3 NEW Things Direct Marketers Need to Know In Order to Enter—and Stay in—the Inbox
3. Reputation. Ward says engagement is what prevents "reputation-killing spam complaints." So segment, so messages are relevant to the recipients, he says. This is no longer a frill.
And watch the frequency, Ward says. "Focus on quality over quantity," he says.
Lewis suggests investing in technology that allows marketers to react in real time to complaints, bounces and blocks so that delivery rates don't drop, especially in the case of campaign mistakes. Sather says Return Path's certification program, for instance, helped Citrix Online's inbox placement rate reach 95 percent—far above the benchmark report's finding of 80 percent of B-to-B emails reaching the inbox.
Dayman says: "Relevancy matters even more with today's webmail providers, like Google, Yahoo and Microsoft [Windows] Live who all have launched systems that measure not only complaints, but also how users interact with email. Receivers now know when a user opened an email, how long it took them to open it from the time of delivery, if they ignored it, if they folder it, etc."

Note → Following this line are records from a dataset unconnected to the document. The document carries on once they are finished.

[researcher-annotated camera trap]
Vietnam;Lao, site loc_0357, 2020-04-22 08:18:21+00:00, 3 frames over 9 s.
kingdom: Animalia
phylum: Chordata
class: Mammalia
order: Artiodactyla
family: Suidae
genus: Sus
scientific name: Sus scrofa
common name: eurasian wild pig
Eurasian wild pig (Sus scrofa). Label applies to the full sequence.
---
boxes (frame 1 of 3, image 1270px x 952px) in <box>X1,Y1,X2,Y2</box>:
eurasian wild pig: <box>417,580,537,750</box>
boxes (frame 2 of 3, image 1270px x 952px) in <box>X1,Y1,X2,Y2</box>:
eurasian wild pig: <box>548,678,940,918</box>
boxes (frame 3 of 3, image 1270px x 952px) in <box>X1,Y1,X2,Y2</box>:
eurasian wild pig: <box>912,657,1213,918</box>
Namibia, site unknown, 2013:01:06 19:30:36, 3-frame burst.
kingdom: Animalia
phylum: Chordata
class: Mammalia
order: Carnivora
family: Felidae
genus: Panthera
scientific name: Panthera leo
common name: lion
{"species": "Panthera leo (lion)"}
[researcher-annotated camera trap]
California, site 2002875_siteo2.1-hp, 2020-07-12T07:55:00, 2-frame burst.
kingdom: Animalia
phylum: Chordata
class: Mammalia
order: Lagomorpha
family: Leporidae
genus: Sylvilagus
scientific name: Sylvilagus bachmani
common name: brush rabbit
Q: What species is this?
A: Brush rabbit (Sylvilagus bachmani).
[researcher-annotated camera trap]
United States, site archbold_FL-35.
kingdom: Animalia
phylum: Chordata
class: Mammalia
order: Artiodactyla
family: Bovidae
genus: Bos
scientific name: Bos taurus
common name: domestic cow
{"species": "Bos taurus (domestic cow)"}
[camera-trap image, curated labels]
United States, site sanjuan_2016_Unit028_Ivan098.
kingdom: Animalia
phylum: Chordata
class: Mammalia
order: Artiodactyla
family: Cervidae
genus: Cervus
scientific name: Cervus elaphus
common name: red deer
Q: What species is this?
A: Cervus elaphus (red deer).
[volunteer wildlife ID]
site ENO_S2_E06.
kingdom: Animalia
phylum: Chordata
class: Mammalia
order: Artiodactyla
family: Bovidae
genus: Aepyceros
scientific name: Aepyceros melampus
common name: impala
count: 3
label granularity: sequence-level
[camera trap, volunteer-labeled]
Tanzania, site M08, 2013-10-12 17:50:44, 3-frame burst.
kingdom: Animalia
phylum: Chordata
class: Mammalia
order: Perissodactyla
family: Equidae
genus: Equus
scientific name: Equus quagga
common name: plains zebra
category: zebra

Also no longer luxuries, preference centers have to happen, Bonura says. More than knowing which channels customers prefer, marketers need to know which content they prefer, Ellis says. "Email marketing works best when the content provides solutions to specific problems," Ellis adds.
Opt-ins have to happen. DePasquale says: "An opt-in, or permission-based list will have fewer issues because your email will be expected, lowering your potential to be marked as junk or spam." Because of that accrued trust from an opt-in list of customers, DePasquale says Port Washington, N.Y.-based business coaching firm Powhattan Coaching was able to start a second e-newsletter, delivered on Saturday mornings, that saw an 18 percent open rate and a 15 percent clickthrough rate.
Optimizing for mobile devices has to happen, Bonura says. "Use alt-text for images, summarize the message in the subject line, use pre-header text, leave enough padding around links so subscribers can easily click on them with their fingers and be sure you include the call to action early for mobile users who only see a small portion of the email. The width should be 640 pixels or less. And keep in mind that the screens of most smartphones are between 320 and 480 pixels, which means the message will be seen zoomed out 25 percent to 50 percent."
Ulmi points out that client Western Leisure takes proactive measures—sending test emails before a campaign.